SUPPLIED ENTRIES:
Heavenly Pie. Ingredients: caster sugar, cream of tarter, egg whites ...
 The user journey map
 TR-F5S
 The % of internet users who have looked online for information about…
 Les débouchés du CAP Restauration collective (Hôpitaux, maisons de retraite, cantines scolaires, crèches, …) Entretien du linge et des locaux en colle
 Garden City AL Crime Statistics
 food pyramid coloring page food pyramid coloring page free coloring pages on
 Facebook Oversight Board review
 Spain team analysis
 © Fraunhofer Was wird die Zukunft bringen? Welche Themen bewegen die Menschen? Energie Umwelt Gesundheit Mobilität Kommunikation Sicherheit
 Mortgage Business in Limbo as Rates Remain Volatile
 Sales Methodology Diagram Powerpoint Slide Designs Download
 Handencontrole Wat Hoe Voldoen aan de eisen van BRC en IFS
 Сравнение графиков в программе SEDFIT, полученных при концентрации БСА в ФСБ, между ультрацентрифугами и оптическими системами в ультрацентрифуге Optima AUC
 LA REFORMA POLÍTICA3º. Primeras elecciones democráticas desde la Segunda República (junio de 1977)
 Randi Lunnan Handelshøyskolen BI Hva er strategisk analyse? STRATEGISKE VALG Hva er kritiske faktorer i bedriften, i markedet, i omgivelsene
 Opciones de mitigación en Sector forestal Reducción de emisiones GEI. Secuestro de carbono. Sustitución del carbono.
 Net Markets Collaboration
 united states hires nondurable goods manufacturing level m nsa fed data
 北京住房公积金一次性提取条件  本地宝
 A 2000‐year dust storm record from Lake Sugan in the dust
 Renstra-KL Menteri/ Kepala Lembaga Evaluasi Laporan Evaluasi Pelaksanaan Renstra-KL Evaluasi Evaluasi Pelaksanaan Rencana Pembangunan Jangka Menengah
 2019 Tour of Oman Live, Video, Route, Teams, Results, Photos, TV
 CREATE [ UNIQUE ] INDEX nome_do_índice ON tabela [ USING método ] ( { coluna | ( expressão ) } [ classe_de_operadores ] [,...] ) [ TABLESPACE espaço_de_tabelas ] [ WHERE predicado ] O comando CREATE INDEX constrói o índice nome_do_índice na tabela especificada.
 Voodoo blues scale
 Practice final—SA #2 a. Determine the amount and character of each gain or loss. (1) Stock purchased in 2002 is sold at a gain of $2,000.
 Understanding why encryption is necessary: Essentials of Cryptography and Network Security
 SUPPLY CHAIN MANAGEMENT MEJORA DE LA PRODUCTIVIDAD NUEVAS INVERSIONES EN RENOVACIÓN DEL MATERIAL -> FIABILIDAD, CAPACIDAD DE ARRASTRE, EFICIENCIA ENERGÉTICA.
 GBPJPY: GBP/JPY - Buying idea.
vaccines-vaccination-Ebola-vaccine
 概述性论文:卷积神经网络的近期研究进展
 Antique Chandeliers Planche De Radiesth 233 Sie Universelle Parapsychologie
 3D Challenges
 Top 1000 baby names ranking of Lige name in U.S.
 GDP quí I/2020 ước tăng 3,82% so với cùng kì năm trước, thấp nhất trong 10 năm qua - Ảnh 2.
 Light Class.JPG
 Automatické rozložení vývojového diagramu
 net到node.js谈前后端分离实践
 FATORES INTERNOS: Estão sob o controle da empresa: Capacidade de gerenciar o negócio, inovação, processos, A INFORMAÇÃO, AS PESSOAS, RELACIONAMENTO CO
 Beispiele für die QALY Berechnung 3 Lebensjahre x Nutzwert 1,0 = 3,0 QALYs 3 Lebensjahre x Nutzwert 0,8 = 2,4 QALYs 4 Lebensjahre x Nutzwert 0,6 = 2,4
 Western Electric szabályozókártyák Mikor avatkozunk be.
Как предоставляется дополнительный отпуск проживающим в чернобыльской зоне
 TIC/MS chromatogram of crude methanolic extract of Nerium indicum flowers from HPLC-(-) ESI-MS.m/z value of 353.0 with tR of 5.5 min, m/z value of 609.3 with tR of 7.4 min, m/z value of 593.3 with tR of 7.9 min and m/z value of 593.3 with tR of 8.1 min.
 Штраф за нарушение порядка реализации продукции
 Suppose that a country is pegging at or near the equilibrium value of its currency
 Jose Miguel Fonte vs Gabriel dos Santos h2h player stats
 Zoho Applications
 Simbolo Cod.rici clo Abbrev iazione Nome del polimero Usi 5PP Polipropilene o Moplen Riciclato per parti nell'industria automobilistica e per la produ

ASSIGNMENT: Output nothing but the lines from the one containing "SUPPLY CHAIN MANAGEMENT" to the end of the listing, both of those included, exactly as given.

RESPONSE BELOW:
 SUPPLY CHAIN MANAGEMENT MEJORA DE LA PRODUCTIVIDAD NUEVAS INVERSIONES EN RENOVACIÓN DEL MATERIAL -> FIABILIDAD, CAPACIDAD DE ARRASTRE, EFICIENCIA ENERGÉTICA.
 GBPJPY: GBP/JPY - Buying idea.
vaccines-vaccination-Ebola-vaccine
 概述性论文:卷积神经网络的近期研究进展
 Antique Chandeliers Planche De Radiesth 233 Sie Universelle Parapsychologie
 3D Challenges
 Top 1000 baby names ranking of Lige name in U.S.
 GDP quí I/2020 ước tăng 3,82% so với cùng kì năm trước, thấp nhất trong 10 năm qua - Ảnh 2.
 Light Class.JPG
 Automatické rozložení vývojového diagramu
 net到node.js谈前后端分离实践
 FATORES INTERNOS: Estão sob o controle da empresa: Capacidade de gerenciar o negócio, inovação, processos, A INFORMAÇÃO, AS PESSOAS, RELACIONAMENTO CO
 Beispiele für die QALY Berechnung 3 Lebensjahre x Nutzwert 1,0 = 3,0 QALYs 3 Lebensjahre x Nutzwert 0,8 = 2,4 QALYs 4 Lebensjahre x Nutzwert 0,6 = 2,4
 Western Electric szabályozókártyák Mikor avatkozunk be.
Как предоставляется дополнительный отпуск проживающим в чернобыльской зоне
 TIC/MS chromatogram of crude methanolic extract of Nerium indicum flowers from HPLC-(-) ESI-MS.m/z value of 353.0 with tR of 5.5 min, m/z value of 609.3 with tR of 7.4 min, m/z value of 593.3 with tR of 7.9 min and m/z value of 593.3 with tR of 8.1 min.
 Штраф за нарушение порядка реализации продукции
 Suppose that a country is pegging at or near the equilibrium value of its currency
 Jose Miguel Fonte vs Gabriel dos Santos h2h player stats
 Zoho Applications
 Simbolo Cod.rici clo Abbrev iazione Nome del polimero Usi 5PP Polipropilene o Moplen Riciclato per parti nell'industria automobilistica e per la produ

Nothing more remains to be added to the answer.